Vincent Garos

Personal information
- Nationality: France
- Born: 1 June 1982 (age 44) Nantes, France
- Height: 1.80 m (5 ft 11 in)
- Weight: 73 kg (161 lb)

Sailing career
- Sport: Sailing
- Club: Sport Nautique de l'Ouest
- Coached by: Didier Bernard
- Class: Dinghy

= Vincent Garos =

French sailor

Vincent Garos (born 1 June 1982 in Nantes) is a retired French sailor, who specialized in two-person dinghy (470) class. He represented France, along with his partner Pierre Leboucher at the 2012 Summer Olympics, and also became a member of the French national sailing team for five years before retiring shortly after the Games. Throughout most of his sporting career, Garos has been training for Ouest Nautical Sport Club (Sport Nautique de l'Ouest) under his personal coach Didier Bernard.

Garos qualified as a crew member for the French squad in the men's 470 class at the 2012 Summer Olympics in London by finishing sixth and receiving a berth from the ISAF World Championships in Perth, Western Australia. Teaming with his partner Leboucher in the opening series, the French duo fell behind the pack on the early races, but sailed smoothly at the very end to achieve a creditable seventh position against a fleet of twenty-seven boats with an accumulated net score of 90 points.

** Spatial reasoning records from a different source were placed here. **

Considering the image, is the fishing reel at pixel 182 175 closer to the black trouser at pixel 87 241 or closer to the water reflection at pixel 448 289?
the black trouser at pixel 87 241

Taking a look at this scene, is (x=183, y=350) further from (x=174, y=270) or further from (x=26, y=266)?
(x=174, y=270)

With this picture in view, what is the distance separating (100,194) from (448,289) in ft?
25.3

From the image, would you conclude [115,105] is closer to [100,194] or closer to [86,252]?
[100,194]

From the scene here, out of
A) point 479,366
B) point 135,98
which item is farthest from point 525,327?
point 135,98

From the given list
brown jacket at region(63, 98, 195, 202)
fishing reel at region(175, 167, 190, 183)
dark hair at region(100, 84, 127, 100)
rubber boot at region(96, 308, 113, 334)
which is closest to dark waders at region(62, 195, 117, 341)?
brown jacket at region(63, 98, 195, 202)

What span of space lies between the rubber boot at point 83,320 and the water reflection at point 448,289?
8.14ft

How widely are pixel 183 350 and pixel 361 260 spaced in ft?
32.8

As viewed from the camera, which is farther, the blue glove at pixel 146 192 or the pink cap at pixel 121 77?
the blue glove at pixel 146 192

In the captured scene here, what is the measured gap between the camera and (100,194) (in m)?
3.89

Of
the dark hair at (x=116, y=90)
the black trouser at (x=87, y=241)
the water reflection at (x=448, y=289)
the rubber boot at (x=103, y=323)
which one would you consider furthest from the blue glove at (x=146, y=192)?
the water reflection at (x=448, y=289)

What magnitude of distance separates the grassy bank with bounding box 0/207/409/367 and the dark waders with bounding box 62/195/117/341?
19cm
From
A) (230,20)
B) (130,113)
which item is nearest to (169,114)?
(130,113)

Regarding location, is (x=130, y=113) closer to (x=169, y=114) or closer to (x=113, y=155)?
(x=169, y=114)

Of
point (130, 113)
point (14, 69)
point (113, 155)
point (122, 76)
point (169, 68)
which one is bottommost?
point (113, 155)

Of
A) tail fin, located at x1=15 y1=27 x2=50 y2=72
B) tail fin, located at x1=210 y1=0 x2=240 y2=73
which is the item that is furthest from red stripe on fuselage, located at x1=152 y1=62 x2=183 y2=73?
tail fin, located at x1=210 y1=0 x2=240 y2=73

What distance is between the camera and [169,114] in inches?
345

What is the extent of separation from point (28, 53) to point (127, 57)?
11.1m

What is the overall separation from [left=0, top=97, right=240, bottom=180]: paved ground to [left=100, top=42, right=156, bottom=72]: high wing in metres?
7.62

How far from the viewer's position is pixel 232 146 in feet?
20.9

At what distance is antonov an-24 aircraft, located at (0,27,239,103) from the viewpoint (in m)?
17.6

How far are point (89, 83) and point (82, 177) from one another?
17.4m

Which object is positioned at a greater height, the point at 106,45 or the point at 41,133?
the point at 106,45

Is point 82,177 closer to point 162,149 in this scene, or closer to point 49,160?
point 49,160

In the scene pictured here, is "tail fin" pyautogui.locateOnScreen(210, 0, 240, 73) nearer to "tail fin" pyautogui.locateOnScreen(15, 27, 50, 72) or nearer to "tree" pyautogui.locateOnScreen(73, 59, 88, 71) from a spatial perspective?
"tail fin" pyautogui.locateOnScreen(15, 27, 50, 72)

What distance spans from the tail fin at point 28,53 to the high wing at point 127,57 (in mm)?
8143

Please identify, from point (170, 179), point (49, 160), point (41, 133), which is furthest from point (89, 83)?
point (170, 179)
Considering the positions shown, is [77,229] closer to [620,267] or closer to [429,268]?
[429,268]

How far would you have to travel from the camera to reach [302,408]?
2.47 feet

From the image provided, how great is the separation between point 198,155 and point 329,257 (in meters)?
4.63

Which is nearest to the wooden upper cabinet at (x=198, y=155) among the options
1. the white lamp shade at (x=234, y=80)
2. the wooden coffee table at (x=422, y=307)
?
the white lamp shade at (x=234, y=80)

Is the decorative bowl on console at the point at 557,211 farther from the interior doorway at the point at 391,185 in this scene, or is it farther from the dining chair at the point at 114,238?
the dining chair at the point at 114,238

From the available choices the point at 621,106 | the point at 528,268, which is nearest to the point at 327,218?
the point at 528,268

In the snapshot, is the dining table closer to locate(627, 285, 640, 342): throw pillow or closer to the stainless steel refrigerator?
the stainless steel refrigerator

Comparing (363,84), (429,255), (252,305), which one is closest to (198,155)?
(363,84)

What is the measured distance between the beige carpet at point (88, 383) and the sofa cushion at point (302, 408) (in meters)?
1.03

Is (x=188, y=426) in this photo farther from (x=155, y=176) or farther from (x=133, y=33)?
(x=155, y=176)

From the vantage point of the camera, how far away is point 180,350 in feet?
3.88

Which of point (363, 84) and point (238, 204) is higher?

Shortly after the Games, Garos decided to retire from sailing to embark upon his formal business career role in the sport sector. Whilst training and competing for the sport, Garos completed a Bachelor of Arts in material sciences and engineering, worked part-time in the technical sales department of an industrial company and fulfilled a one-year contract in the navy.